# DIRECTION
Reproduce verbatim the lines of the listing below, from the line containing "Is point (32, 220)" through the last line of the listing, including both ends.

# Records contained in a dataset
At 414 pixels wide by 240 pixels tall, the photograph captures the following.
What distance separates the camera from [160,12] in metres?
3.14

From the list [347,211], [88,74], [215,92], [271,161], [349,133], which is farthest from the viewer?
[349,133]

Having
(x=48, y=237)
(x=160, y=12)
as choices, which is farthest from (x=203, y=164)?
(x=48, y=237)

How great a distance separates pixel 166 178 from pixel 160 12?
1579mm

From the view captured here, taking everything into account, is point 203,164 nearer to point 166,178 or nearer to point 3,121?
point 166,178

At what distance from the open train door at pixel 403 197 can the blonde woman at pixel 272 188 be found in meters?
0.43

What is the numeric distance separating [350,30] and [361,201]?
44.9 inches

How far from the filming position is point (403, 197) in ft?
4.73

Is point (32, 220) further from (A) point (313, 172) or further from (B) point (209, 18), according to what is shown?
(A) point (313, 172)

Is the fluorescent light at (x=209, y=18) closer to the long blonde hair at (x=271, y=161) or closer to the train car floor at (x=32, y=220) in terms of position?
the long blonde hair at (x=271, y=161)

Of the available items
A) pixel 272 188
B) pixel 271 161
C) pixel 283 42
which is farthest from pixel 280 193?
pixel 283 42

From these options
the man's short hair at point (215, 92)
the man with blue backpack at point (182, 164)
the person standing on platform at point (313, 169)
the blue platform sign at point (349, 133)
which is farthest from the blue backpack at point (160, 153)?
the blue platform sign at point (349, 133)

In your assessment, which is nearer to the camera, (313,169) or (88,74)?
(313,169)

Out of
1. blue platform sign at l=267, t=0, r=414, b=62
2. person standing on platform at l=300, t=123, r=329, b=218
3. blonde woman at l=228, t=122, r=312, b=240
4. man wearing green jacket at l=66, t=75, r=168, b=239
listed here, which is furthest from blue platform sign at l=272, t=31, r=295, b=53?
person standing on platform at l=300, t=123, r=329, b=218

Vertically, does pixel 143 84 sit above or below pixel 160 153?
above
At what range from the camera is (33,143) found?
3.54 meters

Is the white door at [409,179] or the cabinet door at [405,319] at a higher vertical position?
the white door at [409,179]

# OUTPUT FOR THIS TASK
Is point (32, 220) further from (A) point (313, 172) or further from (B) point (209, 18), according to what is shown?
(A) point (313, 172)

Is the fluorescent light at (x=209, y=18) closer to the long blonde hair at (x=271, y=161) or closer to the train car floor at (x=32, y=220) in terms of position?
the long blonde hair at (x=271, y=161)

Of the available items
A) pixel 272 188
B) pixel 271 161
C) pixel 283 42
which is farthest from pixel 280 193?
pixel 283 42

From these options
the man's short hair at point (215, 92)
the man with blue backpack at point (182, 164)
the person standing on platform at point (313, 169)
the blue platform sign at point (349, 133)
which is farthest from the blue backpack at point (160, 153)?
the blue platform sign at point (349, 133)

In your assessment, which is nearer to the camera, (313,169) or (88,74)?
(313,169)

Out of
1. blue platform sign at l=267, t=0, r=414, b=62
2. person standing on platform at l=300, t=123, r=329, b=218
3. blonde woman at l=228, t=122, r=312, b=240
4. man wearing green jacket at l=66, t=75, r=168, b=239
listed here, which is furthest from blue platform sign at l=272, t=31, r=295, b=53?
person standing on platform at l=300, t=123, r=329, b=218

Vertically, does pixel 143 84 sit above or below pixel 160 153?
above
At what range from the camera is (33,143) found?
3.54 meters

Is the white door at [409,179] or the cabinet door at [405,319] at a higher vertical position?
the white door at [409,179]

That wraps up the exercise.